Dalam pengobatan hipertiroidisme, ß-blocker dapat digunakan untuk memblokir efek hormon tiroid pada tubuh. Pasien mungkin merasa lebih baik dalam beberapa jam, meskipun kadar hormon tiroid berlebihan dalam darah. Penghambat ß-adrenergik termasuk obat: atenolol, metoprolol, nadolol, propranolol, yang memiliki efek jangka panjang. Dengan pengecualian hipertiroidisme yang disebabkan oleh tiroiditis, obat-obatan ini tidak dapat digunakan sebagai pengobatan eksklusif. ß -blockers dapat digunakan dalam kombinasi dengan metode lain untuk mengobati penyakit kelenjar tiroid.

Prognosis dan pencegahan hipertiroidisme

Pasien dengan hipertiroidisme harus di bawah pengawasan ahli endokrinologi. Perawatan yang tepat waktu dan memadai memungkinkan Anda untuk memulihkan kesehatan yang baik dengan cepat dan mencegah perkembangan komplikasi. Penting untuk memulai perawatan segera setelah diagnosis dan sama sekali tidak mengobati diri sendiri.

Pencegahan perkembangan hipertiroidisme terdiri dari nutrisi yang tepat, penggunaan produk yang mengandung yodium, pengobatan tepat waktu dari patologi kelenjar tiroid yang ada.

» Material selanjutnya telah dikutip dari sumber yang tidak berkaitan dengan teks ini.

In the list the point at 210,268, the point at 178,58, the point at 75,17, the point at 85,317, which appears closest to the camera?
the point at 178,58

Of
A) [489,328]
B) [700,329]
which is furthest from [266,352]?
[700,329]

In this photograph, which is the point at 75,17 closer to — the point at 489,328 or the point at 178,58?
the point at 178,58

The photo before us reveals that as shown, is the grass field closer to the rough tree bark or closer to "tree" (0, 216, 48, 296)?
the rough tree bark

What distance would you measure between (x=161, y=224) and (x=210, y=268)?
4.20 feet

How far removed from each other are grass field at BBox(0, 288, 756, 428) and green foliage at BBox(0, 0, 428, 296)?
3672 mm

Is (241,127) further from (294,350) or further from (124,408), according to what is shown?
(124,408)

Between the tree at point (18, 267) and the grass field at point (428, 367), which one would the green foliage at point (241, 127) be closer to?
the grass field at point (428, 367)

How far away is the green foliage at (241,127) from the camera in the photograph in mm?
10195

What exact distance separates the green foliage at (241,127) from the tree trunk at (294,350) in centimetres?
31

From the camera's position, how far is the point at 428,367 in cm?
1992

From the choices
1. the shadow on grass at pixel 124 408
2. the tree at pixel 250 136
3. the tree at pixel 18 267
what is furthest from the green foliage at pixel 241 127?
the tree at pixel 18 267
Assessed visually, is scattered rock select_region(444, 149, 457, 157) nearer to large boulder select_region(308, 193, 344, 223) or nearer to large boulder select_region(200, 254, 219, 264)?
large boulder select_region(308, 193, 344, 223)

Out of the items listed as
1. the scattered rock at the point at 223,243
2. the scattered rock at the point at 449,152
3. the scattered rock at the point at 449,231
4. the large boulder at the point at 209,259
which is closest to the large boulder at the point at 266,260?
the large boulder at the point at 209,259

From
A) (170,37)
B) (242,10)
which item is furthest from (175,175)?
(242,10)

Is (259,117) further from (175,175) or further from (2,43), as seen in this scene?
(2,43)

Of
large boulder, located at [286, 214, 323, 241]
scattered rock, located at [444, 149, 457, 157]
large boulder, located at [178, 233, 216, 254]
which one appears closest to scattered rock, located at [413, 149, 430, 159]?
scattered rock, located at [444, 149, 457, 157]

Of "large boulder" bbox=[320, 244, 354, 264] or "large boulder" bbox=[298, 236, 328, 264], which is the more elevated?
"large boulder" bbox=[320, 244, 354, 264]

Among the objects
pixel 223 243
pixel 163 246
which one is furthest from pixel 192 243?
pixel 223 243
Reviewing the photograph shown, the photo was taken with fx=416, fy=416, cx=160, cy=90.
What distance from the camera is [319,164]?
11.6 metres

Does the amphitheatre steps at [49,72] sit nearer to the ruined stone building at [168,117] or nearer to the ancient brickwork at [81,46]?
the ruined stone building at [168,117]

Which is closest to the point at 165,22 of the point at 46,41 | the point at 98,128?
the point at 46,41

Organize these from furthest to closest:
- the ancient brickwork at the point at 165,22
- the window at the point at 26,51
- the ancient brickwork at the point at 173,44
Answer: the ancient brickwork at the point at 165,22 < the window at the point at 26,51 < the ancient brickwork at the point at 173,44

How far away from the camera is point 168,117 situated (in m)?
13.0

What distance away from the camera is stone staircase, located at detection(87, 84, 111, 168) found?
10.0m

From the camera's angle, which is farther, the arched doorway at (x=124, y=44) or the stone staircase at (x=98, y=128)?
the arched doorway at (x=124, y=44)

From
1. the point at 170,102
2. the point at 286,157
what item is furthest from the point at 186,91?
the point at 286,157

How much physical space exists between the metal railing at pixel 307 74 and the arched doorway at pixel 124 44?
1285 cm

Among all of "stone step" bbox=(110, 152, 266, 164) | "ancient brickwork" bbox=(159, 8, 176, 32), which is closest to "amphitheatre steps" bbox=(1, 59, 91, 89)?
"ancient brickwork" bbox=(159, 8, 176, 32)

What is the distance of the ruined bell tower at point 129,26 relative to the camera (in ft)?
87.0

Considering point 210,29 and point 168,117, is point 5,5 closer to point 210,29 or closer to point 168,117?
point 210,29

Artikel Lain Tentang Tiroid

Pengurangan dan stabilisasi berat badan adalah masalah yang menyangkut sejumlah besar wanita. Untuk melihat indikator yang diinginkan pada monitor skala lantai, wanita tidak hanya menggunakan diet dan latihan fisik, tetapi juga persiapan.

APA ITU HORMON?Apa itu hormon - semua orang harus tahu. Karena itu adalah hormon yang diproduksi oleh satu atau organ lain yang secara langsung mempengaruhi semua proses vital tubuh, mulai dari kelahirannya dan berakhir dengan kematian.

Berapa tingkat gula dalam darah yang datang koma?Koma diabetik dapat terjadi dengan peningkatan gula (glukosa) dalam darah hingga 32 mmol / l ke atas, serta dengan penurunan tajam gula hingga 3 mmol / l dan di bawah.